Bitcoin (BTC) dropped below $30,000 on Friday morning, after ADP Research Institute revealed the strongest one-year growth in the U.S. job sector for the month of June, reaffirming the market’s expectation of an interest rate hike in July.
The U.S. Department of Labor will release the official numbers today.
Per data from CoinGecko, Bitcoin rapidly slipped from its weekly high of $31,248 to a 24-hour low of $29,904 in the early hours of Friday morning, before recovering to its current level of around $30,140, down 1.9% on the day.
Bitcoin’s tumble dragged the rest of the crypto market down, with the total market capitalization of crypto dropping 2.9% to $1.22 trillion.
Ethereum (ETH) lost 2.5% in the last 24 hours to trade at $1,860. Among the top 100 coins by market cap, Pepecoin (PEPE) topped daily losses, dropping 9%.
Another rate hike on the horizon?
ADP’s report showed that America created 497,000 jobs in June—the highest in one year. However, according to a Reuters survey of economists, the expected number of jobs created is 225,000.
The employment report is one of the most crucial factors for the U.S. Federal Reserve in determining their monetary policies besides inflation.
The Fed began its most stringent monetary policy in March 2022 by hiking the benchmark interest from near zero to around 5% by April 2023 to curb inflation.
Higher interest rates increased the cost of doing business, which restricted growth. Since last year, interest rate hikes have been the most potent catalyst in pulling down the prices of stocks and crypto.

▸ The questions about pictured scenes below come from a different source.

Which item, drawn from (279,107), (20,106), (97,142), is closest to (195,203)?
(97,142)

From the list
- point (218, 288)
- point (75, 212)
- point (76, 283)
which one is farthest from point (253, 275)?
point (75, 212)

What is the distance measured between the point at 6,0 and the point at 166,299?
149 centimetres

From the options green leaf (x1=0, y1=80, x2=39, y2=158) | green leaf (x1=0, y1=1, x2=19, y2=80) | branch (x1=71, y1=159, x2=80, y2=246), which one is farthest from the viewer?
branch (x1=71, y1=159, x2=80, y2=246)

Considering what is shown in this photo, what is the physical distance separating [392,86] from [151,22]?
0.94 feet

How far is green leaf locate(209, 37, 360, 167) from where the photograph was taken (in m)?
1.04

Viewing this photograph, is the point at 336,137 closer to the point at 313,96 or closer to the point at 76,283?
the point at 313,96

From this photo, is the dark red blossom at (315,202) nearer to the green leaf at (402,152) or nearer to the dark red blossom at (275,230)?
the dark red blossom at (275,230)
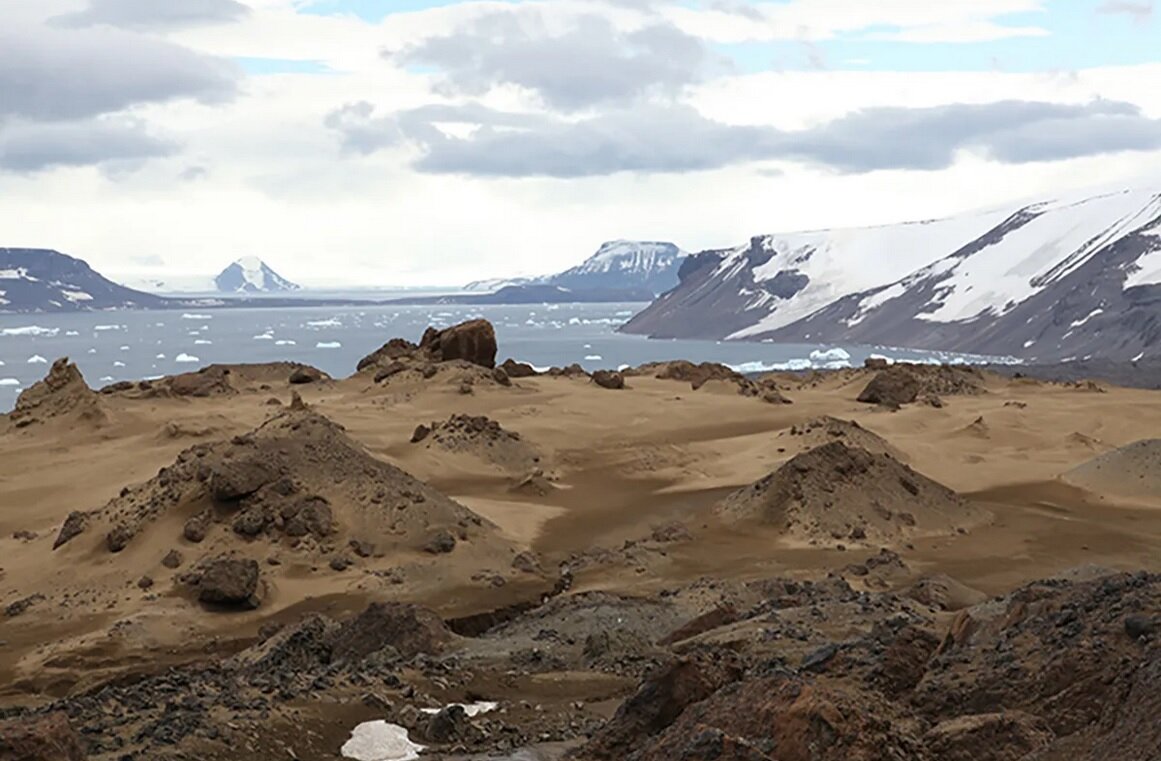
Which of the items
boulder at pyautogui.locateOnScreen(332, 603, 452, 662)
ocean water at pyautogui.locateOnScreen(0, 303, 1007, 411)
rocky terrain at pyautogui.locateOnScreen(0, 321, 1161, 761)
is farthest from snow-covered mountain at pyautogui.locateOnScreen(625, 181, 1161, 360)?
boulder at pyautogui.locateOnScreen(332, 603, 452, 662)

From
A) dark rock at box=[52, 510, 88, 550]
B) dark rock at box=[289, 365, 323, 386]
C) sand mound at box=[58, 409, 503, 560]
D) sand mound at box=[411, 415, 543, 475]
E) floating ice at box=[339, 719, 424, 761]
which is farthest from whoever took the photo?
dark rock at box=[289, 365, 323, 386]

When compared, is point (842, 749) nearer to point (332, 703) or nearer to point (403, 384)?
point (332, 703)

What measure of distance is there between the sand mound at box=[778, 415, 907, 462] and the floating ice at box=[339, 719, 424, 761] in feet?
85.0

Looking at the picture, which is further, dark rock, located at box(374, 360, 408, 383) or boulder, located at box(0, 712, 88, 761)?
dark rock, located at box(374, 360, 408, 383)

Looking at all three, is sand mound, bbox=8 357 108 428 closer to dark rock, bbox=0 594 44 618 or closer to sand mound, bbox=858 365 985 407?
dark rock, bbox=0 594 44 618

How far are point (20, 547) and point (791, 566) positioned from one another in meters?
15.1

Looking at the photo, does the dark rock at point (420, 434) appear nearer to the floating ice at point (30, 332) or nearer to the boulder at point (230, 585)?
the boulder at point (230, 585)

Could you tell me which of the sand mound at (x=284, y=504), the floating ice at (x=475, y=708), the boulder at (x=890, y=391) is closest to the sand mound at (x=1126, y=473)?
the boulder at (x=890, y=391)

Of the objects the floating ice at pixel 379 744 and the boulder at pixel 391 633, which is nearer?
the floating ice at pixel 379 744

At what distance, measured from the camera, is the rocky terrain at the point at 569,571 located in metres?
8.30

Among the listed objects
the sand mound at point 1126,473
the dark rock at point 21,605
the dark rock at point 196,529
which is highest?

Strong job numbers indicate a robust economy, allowing the Fed to hike interest rates further.
Currently, CME’s FedWatch tool shows that the market is placing an 89.9% chance that the Fed will hike its benchmark rate. The Fed is scheduled to meet on July 25 and 26 to decide their policy rate for August.
The stock market also incurred losses yesterday as the tech-heavy Nasdaq index lost 0.86% or 131.4 points, and the S&P 500 index ended the day at a 0.68% loss or 30.3 points lower.
Contrary to the usual trend, the dollar index (DXY), which measures its value against other major currencies, also closed in red yesterday, falling 0.23% to 103.1 points.
The release of June’s inflation numbers on July 12 will also influence the Fed’s decision. The rate of increase in annual inflation eased to 4% in May from its peak of 9.1% in June 2022.